Anna Luebke - Oct 22, 2012

According to Alpen Capital's industry account published recently on the hospitality industry in the region of Gulf Cooperation Council (GCC), the region’s hospitality market is estimated to grow an yearly rate of 8.1% and is expected to hit $ 28.3 billion by the year 2016.

Alpen's report centers on major performance pointers of the GCC's hospitality industry for instance industry's projection, growth rates, occupancy rates, figure of guest rooms, RevPAR and average every day rate subsequently for five years. According to that report the occupancy rates are estimated to range from 67-73% between the year 2012 and 2016. The average each day rate is projected to be between $212 and 247 in the same period.

According to a consultant of the TRI Hospitality Consulting Christopher Hewett, looking at the GCC area, which includes Bahrain, Kuwait, Oman, Qatar, Saudi Arabia, and UAE, is not easy since every marketplace has its individual peculiarities. He added that every country should be analyzed separately on a cross segment of variables.

The report showed that the Saudi Arabia is still the major GCC marketplace in regard to revenues followed closely by the UAE. The study further indicated that Qatar is anticipated to be the highest growing market thanks to the increasing business and leisure tourism as the country prepares to host the FIFA world cup tournament in 2022.

The UAE hospitality sector is powerfully selling itself as a premier tourist destination and its hospitality industry is projected to grow at an annual expansion rate of 10 percent from 2012 to 2016 as a consequence of high tourist arrivals as well as strong operating metrics. The tourist arrivals are expected to increase by 5.3 percent from 2012 to 2016.
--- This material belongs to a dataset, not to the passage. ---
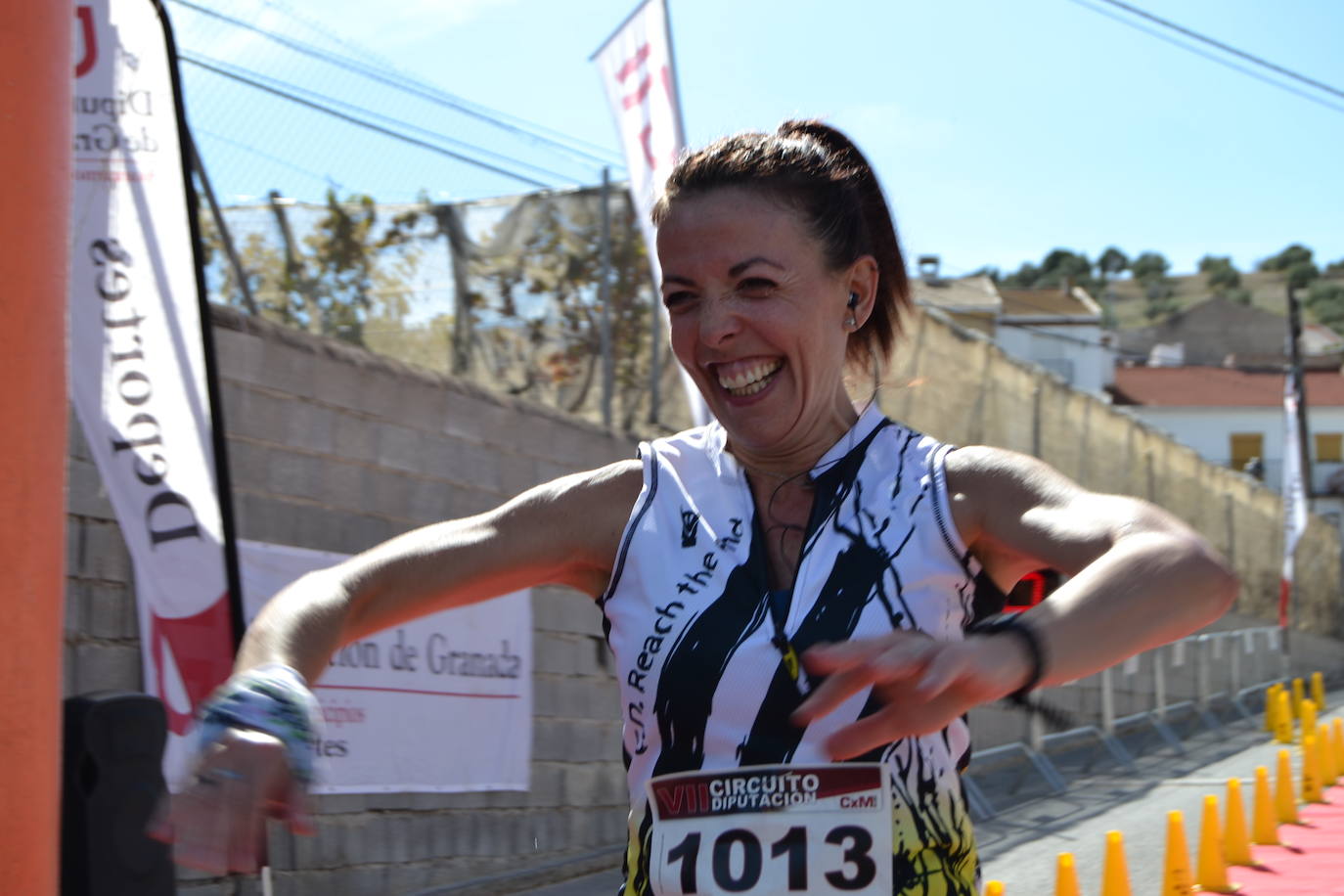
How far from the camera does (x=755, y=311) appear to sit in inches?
76.0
Hotel rooms are also anticipated to grow at 5.3 from 96,992 to 125,383 in Abu Dhabi and Dubai by 2016. There are at least 93 hotels planned and others under construction in the UAE. The TRI Hospitality Consultants have reported that the estimates for future hotel room supply are within their projections. Hewett said "that we believe the growth in hotel rooms especially Abu Dhabi will put more demands on the market that is experiencing increased supply challenges.

The residence rates are likely to increase from 71 percent in the year 2011 to around 75.1 percent by the year 2016 when the tourist arrivals are predicted to swell tremendously. The business travel is also increasing steadily and the demand for the high end market is also estimated to grow.

The average day by day rate is estimated to grow from $183.5 in 2011 to at least $220 by the year 2016. The hotel room supply in the area is anticipated to increase with the rising demand; however experts warn that an oversupply of hotel rooms could negatively affect the hospitality market.

Hotels in Abu Dhabi are expected to continue experiencing problems as a consequence of a rise in supply and restricted demand for the next three years. The ongoing development of leisure superstructure especially on Saadiyat is a good move towards improving the leisure tourism in the region. The main challenge is in the hotels which might fall into a rooming rate battle with new hotels and still provide their guests with value for their money.